Tuesday, November 21, 2017
Trot or no Trot
It was Thanksgiving 2013 and it was cold, especially down along the lake, which is where I found myself at 8:00 am that morning. I was signed up to run the annual Turkey Trot, a 5K that gathers hundreds of runners together each Thanksgiving morning. Some runners were dressed as turkeys and pilgrims. I even saw a few dogs take part in the festivities.
I remember taking my place among the 9 minute mile group. It was an accomplishment to be standing anywhere in the lineup, especially given my health history. In 2013 I was three years into inexplicable symptoms that had relapsed and remitted at random. I had already gone through one cycle of unintentional weight loss followed by some weight gain. Unbeknownst to me on that Thanksgiving morning a relapse was on the horizon and I was on my way back down the scale but standing in the turkey trotting crowd I was unaware of the future to come. I believed I was on the mend once and for all. I thought I had been healed. I was confident that my body had been restored and was on the path to regaining full health.
Oh, how little I knew.
That year I ran the Turkey Trot without any trouble, beating my anticipated time. I felt alive and full of vitality. I had flush cheeks and an invigorated heart. When I crossed the finish line I did it with victory, proclaiming healing and vowing to return again next year.
And I did. I ran again in 2014 and 2015 but each year I returned with less weight and less speed than I had the year before. I ran but I couldn't cross the finish line proclaiming healing. Instead I crossed the finish line proclaiming the sufficiency of God and His ability to physically sustain me.
In just a few short days it will be Thanksgiving and runners will line up along the lake for the annual Turkey Trot but I won't be in attendance. I wasn't there last year, either because, last year, I had to face the tough reality that my body can no longer run three miles. In fact, it can no longer run one mile. At least not today. Not this year.

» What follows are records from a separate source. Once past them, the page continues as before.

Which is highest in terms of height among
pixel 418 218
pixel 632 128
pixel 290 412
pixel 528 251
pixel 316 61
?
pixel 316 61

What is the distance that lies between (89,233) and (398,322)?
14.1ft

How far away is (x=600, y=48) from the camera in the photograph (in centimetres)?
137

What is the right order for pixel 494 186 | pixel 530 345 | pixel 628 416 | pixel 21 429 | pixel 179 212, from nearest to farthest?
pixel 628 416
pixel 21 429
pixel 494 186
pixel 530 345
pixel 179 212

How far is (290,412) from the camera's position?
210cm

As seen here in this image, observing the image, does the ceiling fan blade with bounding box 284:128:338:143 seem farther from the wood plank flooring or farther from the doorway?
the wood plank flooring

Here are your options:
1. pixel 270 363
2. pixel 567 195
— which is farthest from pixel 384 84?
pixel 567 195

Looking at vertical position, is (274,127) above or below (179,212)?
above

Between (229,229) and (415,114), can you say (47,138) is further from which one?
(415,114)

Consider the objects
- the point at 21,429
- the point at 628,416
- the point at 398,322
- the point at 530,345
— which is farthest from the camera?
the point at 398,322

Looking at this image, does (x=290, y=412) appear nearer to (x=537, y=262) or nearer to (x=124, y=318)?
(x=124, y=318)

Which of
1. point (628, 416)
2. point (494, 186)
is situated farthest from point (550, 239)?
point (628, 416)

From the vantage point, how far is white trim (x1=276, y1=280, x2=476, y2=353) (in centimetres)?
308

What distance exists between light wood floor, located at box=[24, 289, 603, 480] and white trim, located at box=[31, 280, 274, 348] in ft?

When this year's online Turkey Trot registration opened I contemplated entering as a walker. I imagined myself naming and claiming future healing by walking the 3.2 miles, vowing to return again next year at a faster pace.
When I completed the registration, one click away from being added to the list of participants, a hand guided my mouse away from "submit" and hoovered over "cancel" instead. Then a little voice spoke and stopped me in my trotting tracks.

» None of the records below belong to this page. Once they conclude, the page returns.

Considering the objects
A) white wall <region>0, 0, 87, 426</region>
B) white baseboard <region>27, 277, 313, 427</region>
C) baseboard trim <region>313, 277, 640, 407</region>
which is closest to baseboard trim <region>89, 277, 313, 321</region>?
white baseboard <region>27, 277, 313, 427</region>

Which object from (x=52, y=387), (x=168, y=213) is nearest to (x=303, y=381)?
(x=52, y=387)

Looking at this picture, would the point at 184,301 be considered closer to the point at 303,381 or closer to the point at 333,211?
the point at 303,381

You don't need to enter a race. You're already winning one.
At that moment I realized that I don't need to make a great proclamation of healing or make claims about my future physical restoration. God has my health in His hands and His timing under His control.

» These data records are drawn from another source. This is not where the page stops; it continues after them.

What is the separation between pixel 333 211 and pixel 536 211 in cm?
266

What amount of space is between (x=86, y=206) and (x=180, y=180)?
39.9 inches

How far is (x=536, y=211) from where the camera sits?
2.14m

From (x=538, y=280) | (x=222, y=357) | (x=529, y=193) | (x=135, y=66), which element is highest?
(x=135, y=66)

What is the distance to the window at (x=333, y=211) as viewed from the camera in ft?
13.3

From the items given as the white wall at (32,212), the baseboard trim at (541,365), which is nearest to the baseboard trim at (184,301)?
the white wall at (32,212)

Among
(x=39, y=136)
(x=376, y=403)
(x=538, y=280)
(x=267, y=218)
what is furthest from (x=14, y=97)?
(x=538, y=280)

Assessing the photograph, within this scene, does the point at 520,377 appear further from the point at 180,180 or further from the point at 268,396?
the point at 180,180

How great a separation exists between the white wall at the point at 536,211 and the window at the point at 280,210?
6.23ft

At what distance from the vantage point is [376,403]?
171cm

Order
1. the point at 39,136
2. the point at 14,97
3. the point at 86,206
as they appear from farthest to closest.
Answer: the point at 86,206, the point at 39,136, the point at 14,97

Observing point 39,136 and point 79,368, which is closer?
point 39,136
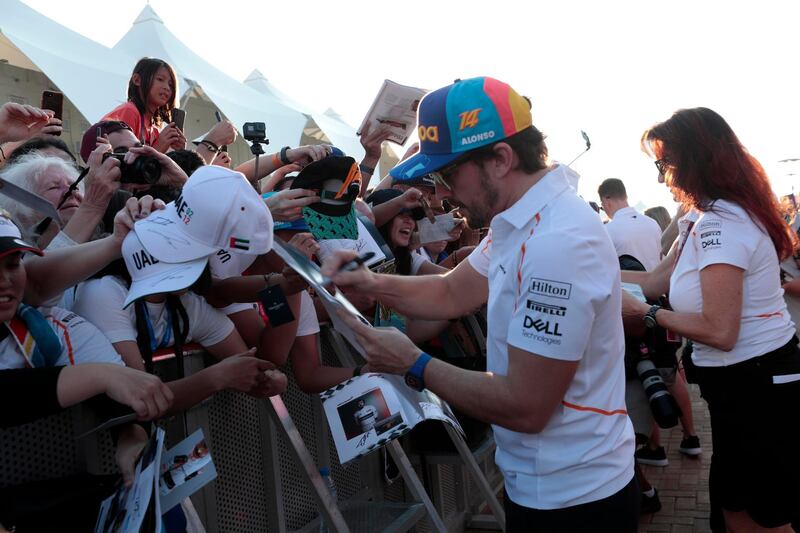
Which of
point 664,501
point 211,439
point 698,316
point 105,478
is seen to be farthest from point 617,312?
point 664,501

I don't know when my body will put on weight again or pick up speed again. I don't know if I will ever enter a Turkey Trot again. And I don't need to because God knows.
God knows my physical condition. He knows how weak and fragile I am. He is fully aware of every symptom that plagues me. God knows what is head on my long journey back to health.
Instead of claims about the future, God wants my faith for today. I know this is true because He tells me not to worry about tomorrow, it will take care of itself. He doesn't need me to make a great 3.2 walk to claim His healing. He needs me to wake up every morning, trot or no trot, and proclaim His sufficiency and provision even when my body feels weak and evidence of physical restoration is no where to be found on a scale or a scan. He desires my trust whether I am lacing up my sneakers or retiring my running shoes. God commands that I believe in His power to heal even when my weight is slipping and my pace is slowing.
I can't claim to know what God has in store for my body because claims for the future are not mine to make. But I can claim to have faith in whatever the future holds, trot or no trot, because I know who holds it.